▸ OBJECTIVES:
1 - In the French Alps travel account, which city does the writer fly into before taking a train to Grenoble?
2 - Pick up the French Alps travel account after its final sentence and carry it forward.

▸ DOCUMENT EXCERPT:
-*-*-
French Alps: Where sight is not enough and self forgets reason (part 1 of 2)

Time for my annual solo-trip. What better than to satisfy my passions for hiking, yoga & Alps? I have recently developed an addiction to these mountains, after succumbing to the Italian and Slovenian parts recently. (Read here my non-solo stories from Italy, "The Alps: The right home for the human spirit", and from Slovenia "Mountains, sea, and a pinch of love".) 

I depart from quiet summery Brussels to fly into quiet rainy Lyon and hop onto a train to Grenoble. I have a master plan to spend a couple of days hiking on my own in the Alps before I go deep into an ashram in the middle of the mountains for a Tantric yoga retreat. You may read a little revealed secrets about it here



Snuggly Grenoble in the midst of the mountains

I have no expectations but Grenoble steals my heart from the very first evening. While I am used to vast flat horizons in Belgium, no building in Grenoble can hide the mountains, which surround it from all sides. I painfully realize how much we lack these views, this touch with nature back in Belgium, so I try to take in as much as possible.
-*-*-
▸ DATASET:
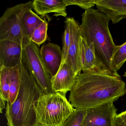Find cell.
<instances>
[{
	"label": "cell",
	"instance_id": "9",
	"mask_svg": "<svg viewBox=\"0 0 126 126\" xmlns=\"http://www.w3.org/2000/svg\"><path fill=\"white\" fill-rule=\"evenodd\" d=\"M23 47L9 40H0V67L12 68L22 63Z\"/></svg>",
	"mask_w": 126,
	"mask_h": 126
},
{
	"label": "cell",
	"instance_id": "22",
	"mask_svg": "<svg viewBox=\"0 0 126 126\" xmlns=\"http://www.w3.org/2000/svg\"><path fill=\"white\" fill-rule=\"evenodd\" d=\"M67 6L76 5L87 10L95 5L96 0H64Z\"/></svg>",
	"mask_w": 126,
	"mask_h": 126
},
{
	"label": "cell",
	"instance_id": "24",
	"mask_svg": "<svg viewBox=\"0 0 126 126\" xmlns=\"http://www.w3.org/2000/svg\"><path fill=\"white\" fill-rule=\"evenodd\" d=\"M6 101L4 100V99L0 96V112L2 113L3 110L4 109H6Z\"/></svg>",
	"mask_w": 126,
	"mask_h": 126
},
{
	"label": "cell",
	"instance_id": "26",
	"mask_svg": "<svg viewBox=\"0 0 126 126\" xmlns=\"http://www.w3.org/2000/svg\"><path fill=\"white\" fill-rule=\"evenodd\" d=\"M124 76L125 77H126V69L125 72L124 74Z\"/></svg>",
	"mask_w": 126,
	"mask_h": 126
},
{
	"label": "cell",
	"instance_id": "11",
	"mask_svg": "<svg viewBox=\"0 0 126 126\" xmlns=\"http://www.w3.org/2000/svg\"><path fill=\"white\" fill-rule=\"evenodd\" d=\"M77 76L69 64L63 63L56 75L51 77V85L54 92L66 95L72 89Z\"/></svg>",
	"mask_w": 126,
	"mask_h": 126
},
{
	"label": "cell",
	"instance_id": "18",
	"mask_svg": "<svg viewBox=\"0 0 126 126\" xmlns=\"http://www.w3.org/2000/svg\"><path fill=\"white\" fill-rule=\"evenodd\" d=\"M126 62V42L122 45L118 46L112 60L113 70L118 73V71Z\"/></svg>",
	"mask_w": 126,
	"mask_h": 126
},
{
	"label": "cell",
	"instance_id": "1",
	"mask_svg": "<svg viewBox=\"0 0 126 126\" xmlns=\"http://www.w3.org/2000/svg\"><path fill=\"white\" fill-rule=\"evenodd\" d=\"M126 94L120 75L109 72H82L70 91L68 101L75 109L87 110L116 101Z\"/></svg>",
	"mask_w": 126,
	"mask_h": 126
},
{
	"label": "cell",
	"instance_id": "19",
	"mask_svg": "<svg viewBox=\"0 0 126 126\" xmlns=\"http://www.w3.org/2000/svg\"><path fill=\"white\" fill-rule=\"evenodd\" d=\"M44 20V22L34 31L31 38V42L38 46L44 43L47 38L48 22L45 18Z\"/></svg>",
	"mask_w": 126,
	"mask_h": 126
},
{
	"label": "cell",
	"instance_id": "13",
	"mask_svg": "<svg viewBox=\"0 0 126 126\" xmlns=\"http://www.w3.org/2000/svg\"><path fill=\"white\" fill-rule=\"evenodd\" d=\"M97 9L107 15L114 24L126 18V0H96Z\"/></svg>",
	"mask_w": 126,
	"mask_h": 126
},
{
	"label": "cell",
	"instance_id": "14",
	"mask_svg": "<svg viewBox=\"0 0 126 126\" xmlns=\"http://www.w3.org/2000/svg\"><path fill=\"white\" fill-rule=\"evenodd\" d=\"M32 1L33 9L43 17L47 14L53 13L55 16H67V5L64 0H34Z\"/></svg>",
	"mask_w": 126,
	"mask_h": 126
},
{
	"label": "cell",
	"instance_id": "17",
	"mask_svg": "<svg viewBox=\"0 0 126 126\" xmlns=\"http://www.w3.org/2000/svg\"><path fill=\"white\" fill-rule=\"evenodd\" d=\"M10 68L0 67V96L7 102L9 97Z\"/></svg>",
	"mask_w": 126,
	"mask_h": 126
},
{
	"label": "cell",
	"instance_id": "7",
	"mask_svg": "<svg viewBox=\"0 0 126 126\" xmlns=\"http://www.w3.org/2000/svg\"><path fill=\"white\" fill-rule=\"evenodd\" d=\"M87 110L81 126H112L117 110L113 102H110Z\"/></svg>",
	"mask_w": 126,
	"mask_h": 126
},
{
	"label": "cell",
	"instance_id": "4",
	"mask_svg": "<svg viewBox=\"0 0 126 126\" xmlns=\"http://www.w3.org/2000/svg\"><path fill=\"white\" fill-rule=\"evenodd\" d=\"M75 109L66 95L60 93L42 94L35 107L38 125L61 126Z\"/></svg>",
	"mask_w": 126,
	"mask_h": 126
},
{
	"label": "cell",
	"instance_id": "27",
	"mask_svg": "<svg viewBox=\"0 0 126 126\" xmlns=\"http://www.w3.org/2000/svg\"></svg>",
	"mask_w": 126,
	"mask_h": 126
},
{
	"label": "cell",
	"instance_id": "16",
	"mask_svg": "<svg viewBox=\"0 0 126 126\" xmlns=\"http://www.w3.org/2000/svg\"><path fill=\"white\" fill-rule=\"evenodd\" d=\"M43 19L32 9L26 12L23 15L22 22L23 28L27 35L31 39L34 31L44 22Z\"/></svg>",
	"mask_w": 126,
	"mask_h": 126
},
{
	"label": "cell",
	"instance_id": "8",
	"mask_svg": "<svg viewBox=\"0 0 126 126\" xmlns=\"http://www.w3.org/2000/svg\"><path fill=\"white\" fill-rule=\"evenodd\" d=\"M80 59L82 72H106L115 74L110 71L99 59L96 55L93 43H87L81 37L80 42Z\"/></svg>",
	"mask_w": 126,
	"mask_h": 126
},
{
	"label": "cell",
	"instance_id": "20",
	"mask_svg": "<svg viewBox=\"0 0 126 126\" xmlns=\"http://www.w3.org/2000/svg\"><path fill=\"white\" fill-rule=\"evenodd\" d=\"M70 17H66L65 21L64 30L63 35V60L64 62L71 43V29Z\"/></svg>",
	"mask_w": 126,
	"mask_h": 126
},
{
	"label": "cell",
	"instance_id": "21",
	"mask_svg": "<svg viewBox=\"0 0 126 126\" xmlns=\"http://www.w3.org/2000/svg\"><path fill=\"white\" fill-rule=\"evenodd\" d=\"M86 113V110L75 109L73 113L65 120L61 126H81Z\"/></svg>",
	"mask_w": 126,
	"mask_h": 126
},
{
	"label": "cell",
	"instance_id": "2",
	"mask_svg": "<svg viewBox=\"0 0 126 126\" xmlns=\"http://www.w3.org/2000/svg\"><path fill=\"white\" fill-rule=\"evenodd\" d=\"M110 19L98 9L91 8L85 10L82 15L79 31L82 38L87 43H93L99 59L111 72L112 60L118 46L114 43L110 32Z\"/></svg>",
	"mask_w": 126,
	"mask_h": 126
},
{
	"label": "cell",
	"instance_id": "25",
	"mask_svg": "<svg viewBox=\"0 0 126 126\" xmlns=\"http://www.w3.org/2000/svg\"><path fill=\"white\" fill-rule=\"evenodd\" d=\"M117 116L126 124V110L118 114Z\"/></svg>",
	"mask_w": 126,
	"mask_h": 126
},
{
	"label": "cell",
	"instance_id": "12",
	"mask_svg": "<svg viewBox=\"0 0 126 126\" xmlns=\"http://www.w3.org/2000/svg\"><path fill=\"white\" fill-rule=\"evenodd\" d=\"M40 56L51 77L56 75L63 60V51L59 46L54 43H45L40 50Z\"/></svg>",
	"mask_w": 126,
	"mask_h": 126
},
{
	"label": "cell",
	"instance_id": "5",
	"mask_svg": "<svg viewBox=\"0 0 126 126\" xmlns=\"http://www.w3.org/2000/svg\"><path fill=\"white\" fill-rule=\"evenodd\" d=\"M33 9V1L20 3L8 8L0 18V40L12 41L23 48L31 42L22 22L25 13Z\"/></svg>",
	"mask_w": 126,
	"mask_h": 126
},
{
	"label": "cell",
	"instance_id": "3",
	"mask_svg": "<svg viewBox=\"0 0 126 126\" xmlns=\"http://www.w3.org/2000/svg\"><path fill=\"white\" fill-rule=\"evenodd\" d=\"M42 91L23 64L20 88L16 100L6 104V118L8 126H37L35 107Z\"/></svg>",
	"mask_w": 126,
	"mask_h": 126
},
{
	"label": "cell",
	"instance_id": "10",
	"mask_svg": "<svg viewBox=\"0 0 126 126\" xmlns=\"http://www.w3.org/2000/svg\"><path fill=\"white\" fill-rule=\"evenodd\" d=\"M71 40L64 62L70 65L77 75L81 73L80 46L81 36L79 25L73 17H70Z\"/></svg>",
	"mask_w": 126,
	"mask_h": 126
},
{
	"label": "cell",
	"instance_id": "15",
	"mask_svg": "<svg viewBox=\"0 0 126 126\" xmlns=\"http://www.w3.org/2000/svg\"><path fill=\"white\" fill-rule=\"evenodd\" d=\"M22 64V62L18 66L10 68V88L8 104H13L17 97L20 88Z\"/></svg>",
	"mask_w": 126,
	"mask_h": 126
},
{
	"label": "cell",
	"instance_id": "6",
	"mask_svg": "<svg viewBox=\"0 0 126 126\" xmlns=\"http://www.w3.org/2000/svg\"><path fill=\"white\" fill-rule=\"evenodd\" d=\"M40 49L33 42L23 49V64L35 80L43 94L54 93L51 85V77L40 56Z\"/></svg>",
	"mask_w": 126,
	"mask_h": 126
},
{
	"label": "cell",
	"instance_id": "23",
	"mask_svg": "<svg viewBox=\"0 0 126 126\" xmlns=\"http://www.w3.org/2000/svg\"><path fill=\"white\" fill-rule=\"evenodd\" d=\"M112 126H126V124L117 115L113 120Z\"/></svg>",
	"mask_w": 126,
	"mask_h": 126
}]
</instances>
-*-*-
▸ OUTPUTS BY TASK:
1 - Lyon

2 -
I spend enough time just looking at the views, the sunsets, the urban structures integrated in the base of the mountains, sipping my glass of wine and remembering what it is to be alone. In the beginning I wonder what I was supposed to do, what could I occupy myself with while sitting alone at a table. Then I sink in and quickly adjust and come to enjoy just being there. I have a personal no-phone policy so I observe endlessly - adults laughing, kids playing, couples walking, dogs jumping, the trees, the buildings, the benches, my food, my book, my mood. Grenoble gives me the long-needed breather and a reminder how important it is to be present and unoccupied with distractions, which usually aim to take all my attention. I am free to focus my attention where I want.


Saint Nizier du Moucherotte, where human sight is not enough to take all the beauty in

The weather turns out to be not on my side those first days, so I need to spend unexpected amount of time in my room. I deepen even more my perspective of aloneness, even more than I need :)

In a day when the gloomy weather finally surrenders to the sun, I brace myself and head to make a long hike outside Grenoble. The transport organization in the area makes no real sense to me, and I am a bit anxious about where I need to take which bus and where I should get off. I somehow manage to find myself at the start of the desired hike, and I reckon this the first achievement for the day.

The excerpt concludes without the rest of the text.